- **Soal Latihan**: Hitung berapa baris pada item di bawah ini yang memuat kata "nearest". Tuliskan jumlahnya saja.

[Item dari kumpulan pertanyaan spasial]

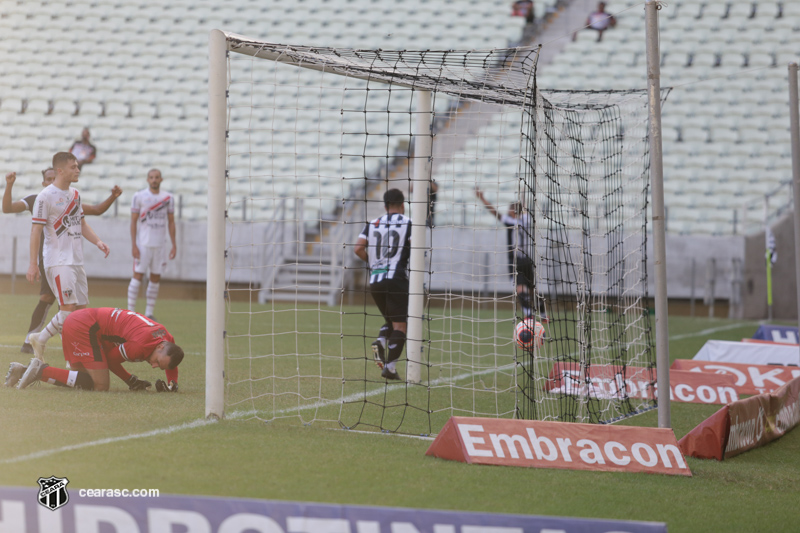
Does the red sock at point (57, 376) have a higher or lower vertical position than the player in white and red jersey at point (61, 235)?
lower

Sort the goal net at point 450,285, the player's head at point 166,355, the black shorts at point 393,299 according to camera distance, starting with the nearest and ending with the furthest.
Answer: the goal net at point 450,285, the player's head at point 166,355, the black shorts at point 393,299

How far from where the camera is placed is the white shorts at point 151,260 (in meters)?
11.0

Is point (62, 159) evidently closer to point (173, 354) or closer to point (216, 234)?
point (173, 354)

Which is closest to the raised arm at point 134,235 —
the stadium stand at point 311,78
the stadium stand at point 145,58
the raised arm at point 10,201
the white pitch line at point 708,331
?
the raised arm at point 10,201

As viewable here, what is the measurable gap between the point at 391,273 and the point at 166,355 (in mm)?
2307

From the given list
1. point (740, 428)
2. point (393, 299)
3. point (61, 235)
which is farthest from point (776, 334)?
point (61, 235)

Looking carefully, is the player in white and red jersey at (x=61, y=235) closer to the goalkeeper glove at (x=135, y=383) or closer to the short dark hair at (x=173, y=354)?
the goalkeeper glove at (x=135, y=383)

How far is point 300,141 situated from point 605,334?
12.3 metres

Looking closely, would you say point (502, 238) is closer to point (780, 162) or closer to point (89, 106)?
point (780, 162)

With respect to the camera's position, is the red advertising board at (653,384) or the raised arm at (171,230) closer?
the red advertising board at (653,384)

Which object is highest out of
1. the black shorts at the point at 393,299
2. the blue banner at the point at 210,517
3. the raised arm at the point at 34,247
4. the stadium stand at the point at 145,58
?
the stadium stand at the point at 145,58

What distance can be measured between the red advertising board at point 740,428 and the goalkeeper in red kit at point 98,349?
3369mm

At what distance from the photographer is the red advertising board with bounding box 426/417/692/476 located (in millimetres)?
4273

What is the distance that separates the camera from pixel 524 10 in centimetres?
2191
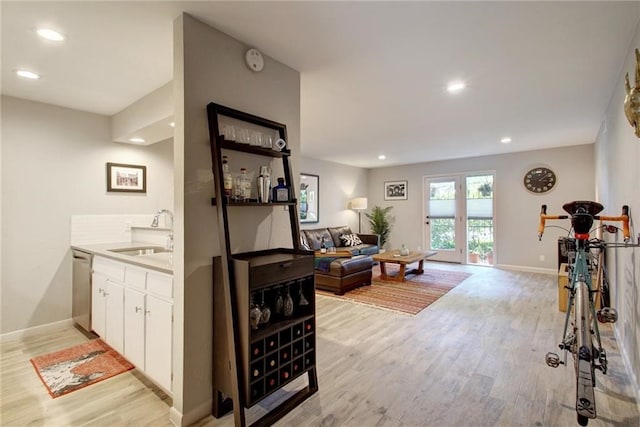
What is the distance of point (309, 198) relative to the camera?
680cm

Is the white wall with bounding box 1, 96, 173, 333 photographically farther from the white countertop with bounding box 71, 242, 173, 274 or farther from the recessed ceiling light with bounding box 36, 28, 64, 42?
the recessed ceiling light with bounding box 36, 28, 64, 42

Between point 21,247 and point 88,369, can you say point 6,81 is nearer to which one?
point 21,247

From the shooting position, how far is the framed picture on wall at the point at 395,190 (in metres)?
7.79

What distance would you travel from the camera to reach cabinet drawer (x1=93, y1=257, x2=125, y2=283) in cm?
249

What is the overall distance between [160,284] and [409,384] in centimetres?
187

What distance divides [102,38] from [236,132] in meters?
1.09

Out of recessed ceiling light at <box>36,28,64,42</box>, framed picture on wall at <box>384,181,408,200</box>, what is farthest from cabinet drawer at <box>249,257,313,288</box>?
framed picture on wall at <box>384,181,408,200</box>

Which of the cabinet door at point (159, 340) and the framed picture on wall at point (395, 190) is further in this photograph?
the framed picture on wall at point (395, 190)

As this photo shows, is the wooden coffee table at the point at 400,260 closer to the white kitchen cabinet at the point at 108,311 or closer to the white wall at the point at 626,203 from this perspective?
the white wall at the point at 626,203

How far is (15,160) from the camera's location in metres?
3.02

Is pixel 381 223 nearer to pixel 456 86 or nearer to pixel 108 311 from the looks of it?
pixel 456 86

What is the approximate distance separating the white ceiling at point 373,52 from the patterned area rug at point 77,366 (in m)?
2.39

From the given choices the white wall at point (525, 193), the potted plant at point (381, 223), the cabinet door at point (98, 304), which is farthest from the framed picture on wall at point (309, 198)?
the cabinet door at point (98, 304)

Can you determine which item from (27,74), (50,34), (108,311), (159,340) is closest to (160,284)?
(159,340)
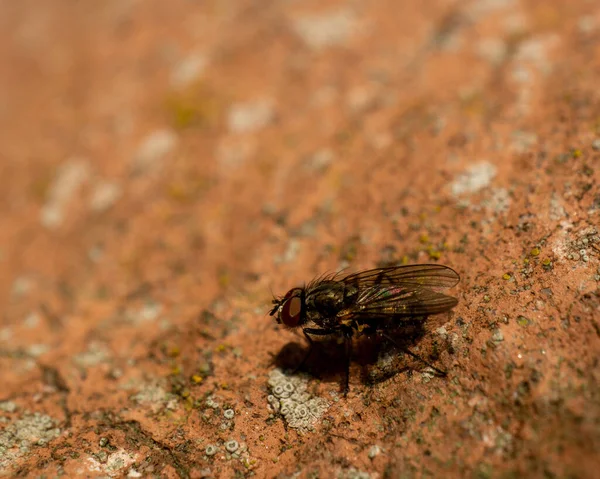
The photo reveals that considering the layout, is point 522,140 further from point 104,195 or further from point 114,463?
point 104,195

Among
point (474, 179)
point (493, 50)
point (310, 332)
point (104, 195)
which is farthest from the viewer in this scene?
point (104, 195)

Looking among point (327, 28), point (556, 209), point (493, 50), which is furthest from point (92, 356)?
point (493, 50)

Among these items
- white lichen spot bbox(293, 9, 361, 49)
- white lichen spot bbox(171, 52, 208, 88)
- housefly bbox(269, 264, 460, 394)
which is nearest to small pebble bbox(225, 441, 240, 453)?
housefly bbox(269, 264, 460, 394)

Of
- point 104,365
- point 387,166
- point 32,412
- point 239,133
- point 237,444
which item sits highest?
point 239,133

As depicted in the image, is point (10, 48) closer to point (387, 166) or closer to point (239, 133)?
point (239, 133)

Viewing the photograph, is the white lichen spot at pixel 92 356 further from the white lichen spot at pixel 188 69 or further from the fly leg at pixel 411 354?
the white lichen spot at pixel 188 69

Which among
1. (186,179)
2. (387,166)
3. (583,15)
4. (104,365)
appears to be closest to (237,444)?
(104,365)

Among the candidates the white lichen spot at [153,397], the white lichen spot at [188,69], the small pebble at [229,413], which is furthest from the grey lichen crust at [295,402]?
the white lichen spot at [188,69]
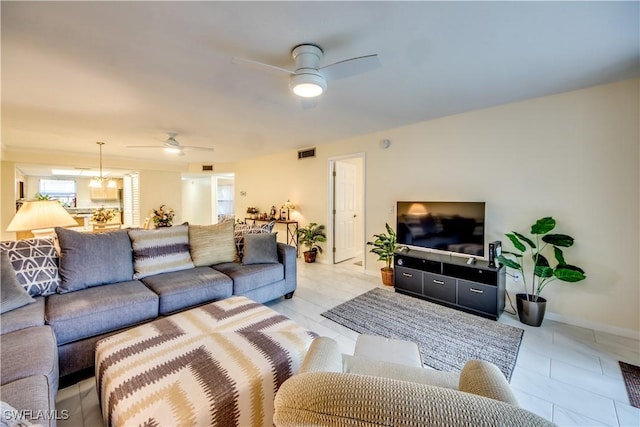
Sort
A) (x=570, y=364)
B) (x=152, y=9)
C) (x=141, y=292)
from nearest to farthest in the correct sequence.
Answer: (x=152, y=9) < (x=570, y=364) < (x=141, y=292)

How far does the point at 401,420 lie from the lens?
21.2 inches

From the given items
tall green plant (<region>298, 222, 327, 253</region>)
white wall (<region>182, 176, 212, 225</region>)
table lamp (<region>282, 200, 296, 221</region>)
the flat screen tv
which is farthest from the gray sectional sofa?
white wall (<region>182, 176, 212, 225</region>)

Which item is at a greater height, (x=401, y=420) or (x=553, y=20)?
(x=553, y=20)

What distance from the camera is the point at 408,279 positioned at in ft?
11.4

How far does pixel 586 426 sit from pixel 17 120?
20.8ft

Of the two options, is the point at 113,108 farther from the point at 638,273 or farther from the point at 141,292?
the point at 638,273

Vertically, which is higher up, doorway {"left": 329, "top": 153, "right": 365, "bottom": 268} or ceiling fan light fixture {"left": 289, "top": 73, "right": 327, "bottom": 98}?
ceiling fan light fixture {"left": 289, "top": 73, "right": 327, "bottom": 98}

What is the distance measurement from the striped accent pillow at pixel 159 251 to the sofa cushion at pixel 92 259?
0.24 feet

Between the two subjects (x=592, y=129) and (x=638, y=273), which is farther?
(x=592, y=129)

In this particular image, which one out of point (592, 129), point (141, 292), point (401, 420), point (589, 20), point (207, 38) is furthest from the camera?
point (592, 129)

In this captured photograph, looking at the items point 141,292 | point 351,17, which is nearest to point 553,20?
point 351,17

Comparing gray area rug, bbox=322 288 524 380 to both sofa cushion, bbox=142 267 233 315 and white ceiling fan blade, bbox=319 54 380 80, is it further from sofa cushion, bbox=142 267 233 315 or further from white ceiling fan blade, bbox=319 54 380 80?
white ceiling fan blade, bbox=319 54 380 80

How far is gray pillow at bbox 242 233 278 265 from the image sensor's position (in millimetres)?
3145

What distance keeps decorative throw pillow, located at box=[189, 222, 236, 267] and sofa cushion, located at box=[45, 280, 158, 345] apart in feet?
2.34
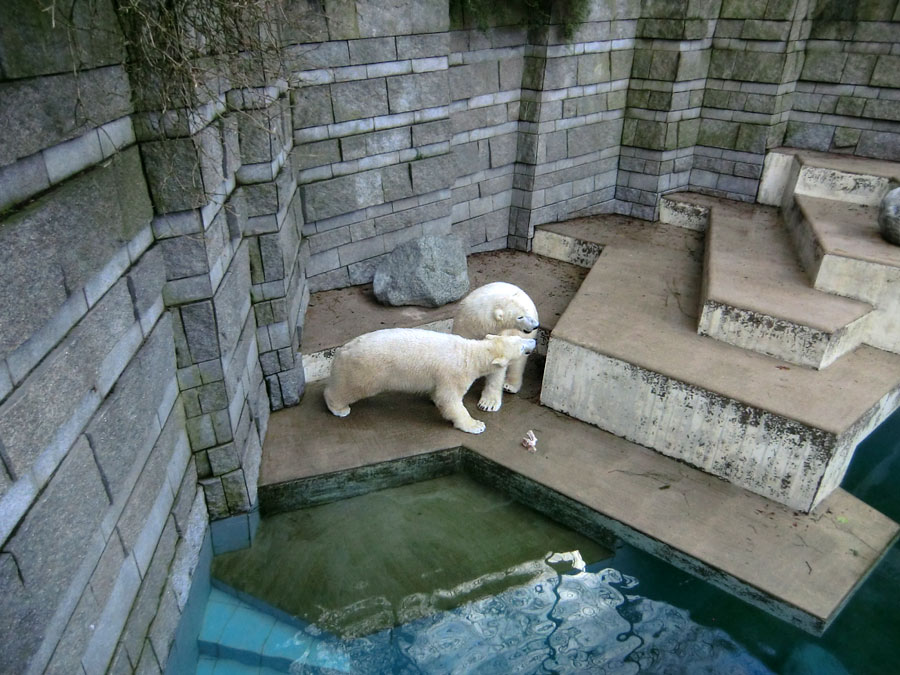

- **Jawaban Latihan**: 4